- **TASK PROMPT**
Reproduce every record below exactly as written, but leave out any pictures.

- **ENTRIES SUPPLIED**
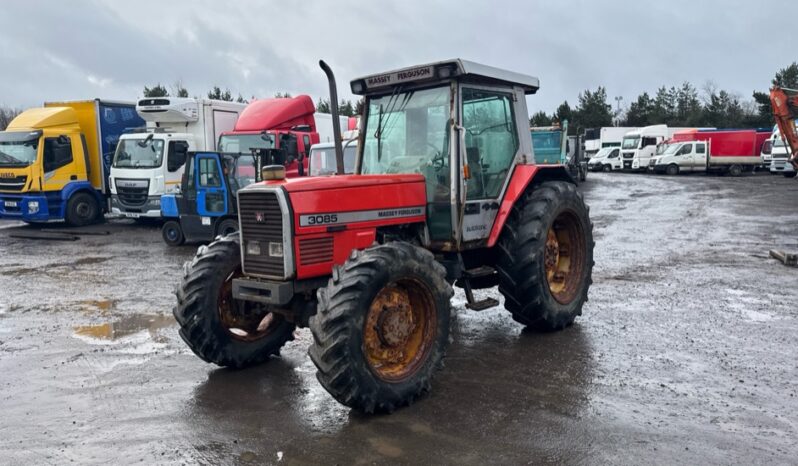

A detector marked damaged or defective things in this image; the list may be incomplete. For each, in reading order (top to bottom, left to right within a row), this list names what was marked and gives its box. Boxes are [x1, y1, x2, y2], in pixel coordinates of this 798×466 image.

rusty wheel rim [220, 270, 280, 342]
rusty wheel rim [364, 276, 438, 382]
rusty wheel rim [544, 211, 588, 306]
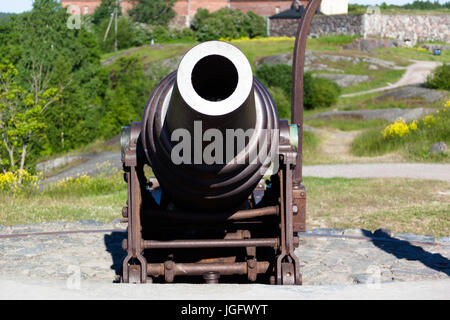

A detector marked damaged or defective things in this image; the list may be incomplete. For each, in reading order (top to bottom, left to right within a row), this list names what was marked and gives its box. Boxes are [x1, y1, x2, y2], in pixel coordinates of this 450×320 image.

rusty gun carriage [118, 0, 320, 284]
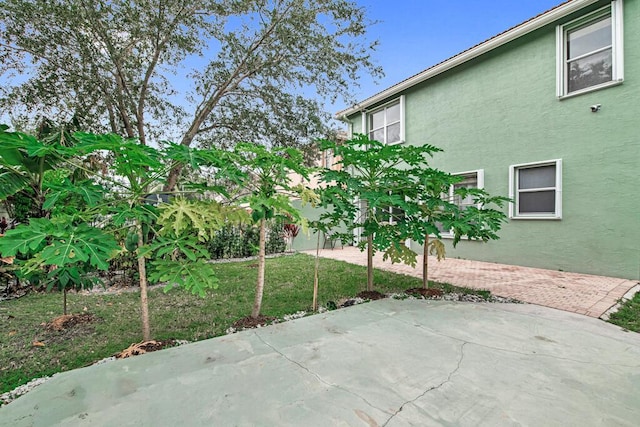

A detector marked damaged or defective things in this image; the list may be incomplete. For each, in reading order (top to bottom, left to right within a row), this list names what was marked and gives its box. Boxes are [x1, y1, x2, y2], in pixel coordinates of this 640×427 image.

cracked concrete [1, 300, 640, 426]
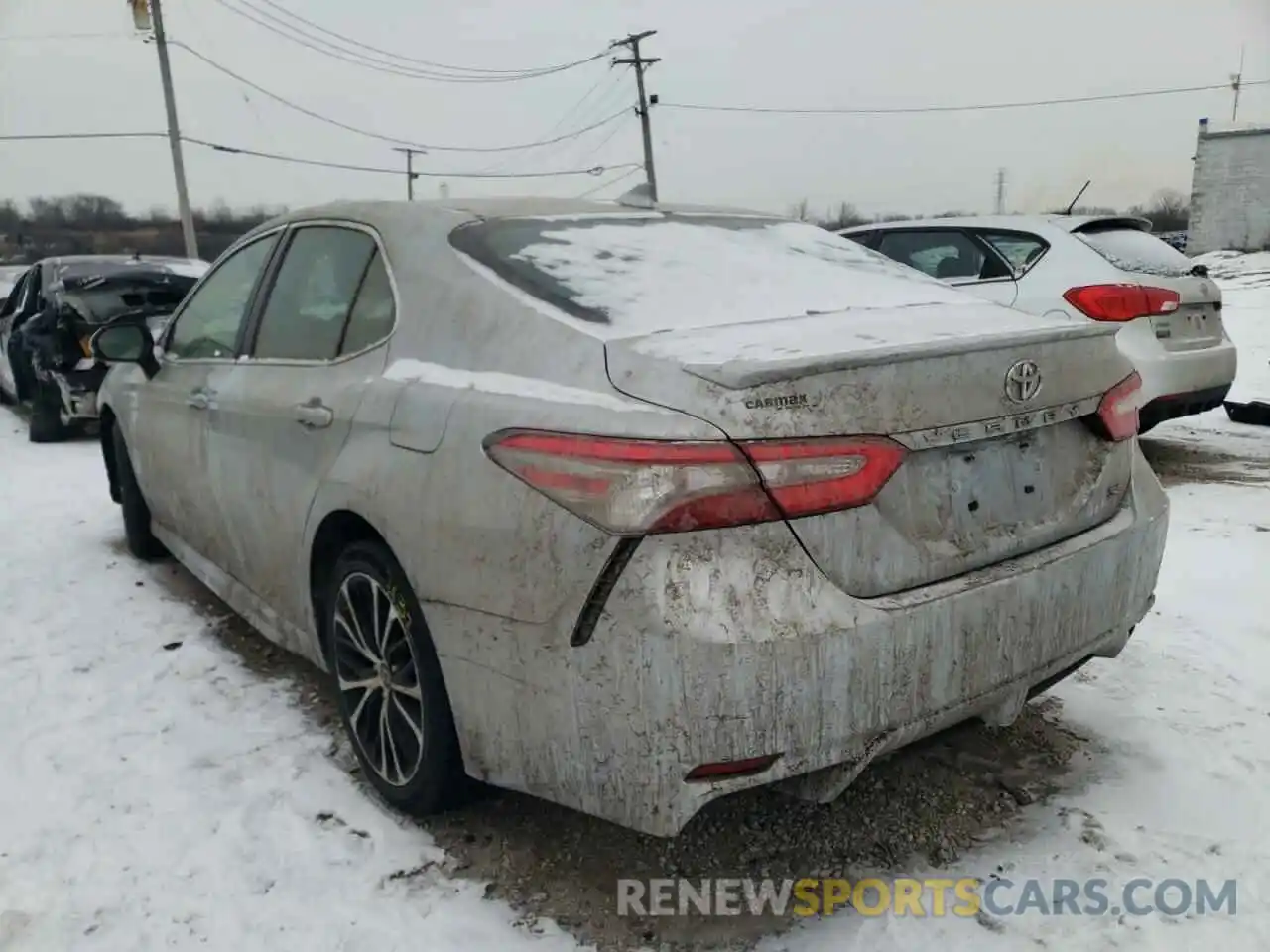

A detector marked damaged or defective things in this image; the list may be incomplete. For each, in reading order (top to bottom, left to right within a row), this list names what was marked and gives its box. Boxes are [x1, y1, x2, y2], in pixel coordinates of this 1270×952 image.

damaged dark car [0, 251, 206, 441]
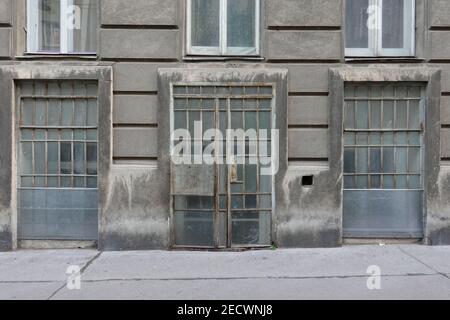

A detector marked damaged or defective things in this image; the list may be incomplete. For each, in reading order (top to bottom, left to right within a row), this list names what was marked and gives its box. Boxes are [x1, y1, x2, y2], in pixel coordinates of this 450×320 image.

cracked concrete surface [0, 245, 450, 300]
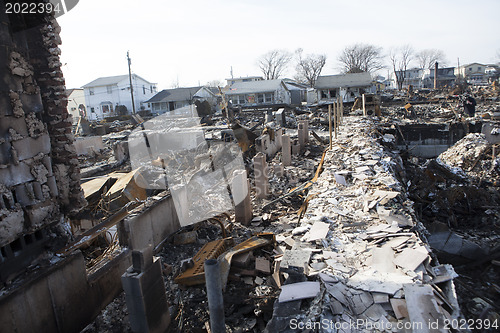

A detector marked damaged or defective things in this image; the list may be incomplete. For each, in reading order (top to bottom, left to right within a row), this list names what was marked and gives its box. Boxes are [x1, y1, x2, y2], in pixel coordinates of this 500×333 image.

damaged roof [314, 71, 374, 88]
damaged roof [146, 85, 205, 102]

- **PROBLEM SOLUTION**
A detector marked damaged or defective things in this image; the list may be incomplete. For each, in reading order (top to bottom, left to right within a row), this list names what was marked and gives its box. Boxes are [x1, y1, x2, y2], in pixel coordinates of this 798×466 image.

rusty wheel rim [220, 270, 280, 342]
rusty wheel rim [364, 276, 438, 382]
rusty wheel rim [544, 211, 588, 306]

A detector marked damaged or defective things in this image; the list may be incomplete. For each, in reading order (top to bottom, left to right within a row), this list names what was marked and gives its box. Boxes are [x1, y1, x2, y2], in pixel coordinates of this 450×320 image.

rusty gun carriage [118, 0, 320, 284]

A detector marked damaged or defective things in this image; the list may be incomplete. For each, in reading order (top to bottom, left to right within a row), this list names what was marked and gives its box. Boxes are [x1, y1, x2, y2], in pixel coordinates of this 640×427 image.

cracked concrete [1, 300, 640, 426]

A detector marked damaged or defective things in this image; the list may be incomplete. For each, in reading order (top to bottom, left to right within a row), this list names what was marked and gives its box. Boxes are [x1, y1, x2, y2], in pixel coordinates of this 1270×952 image.

damaged dark car [0, 251, 206, 441]

A detector marked damaged or defective things in this image; the list may be incomplete. For each, in reading order (top to bottom, left to right within a row), this list names what was marked and gives its box. Boxes are [x1, y1, x2, y2], in pixel coordinates of this 450×320 image.

cracked concrete surface [0, 245, 450, 300]

A detector marked damaged or defective things in this image; the list may be incomplete. For each, in reading order (top to bottom, left to right within a row), this list names what was marked and gives its box. Boxes are [x1, y1, x2, y2], in pixel coordinates of this 500×333 image.

damaged roof [314, 71, 374, 88]
damaged roof [146, 85, 205, 102]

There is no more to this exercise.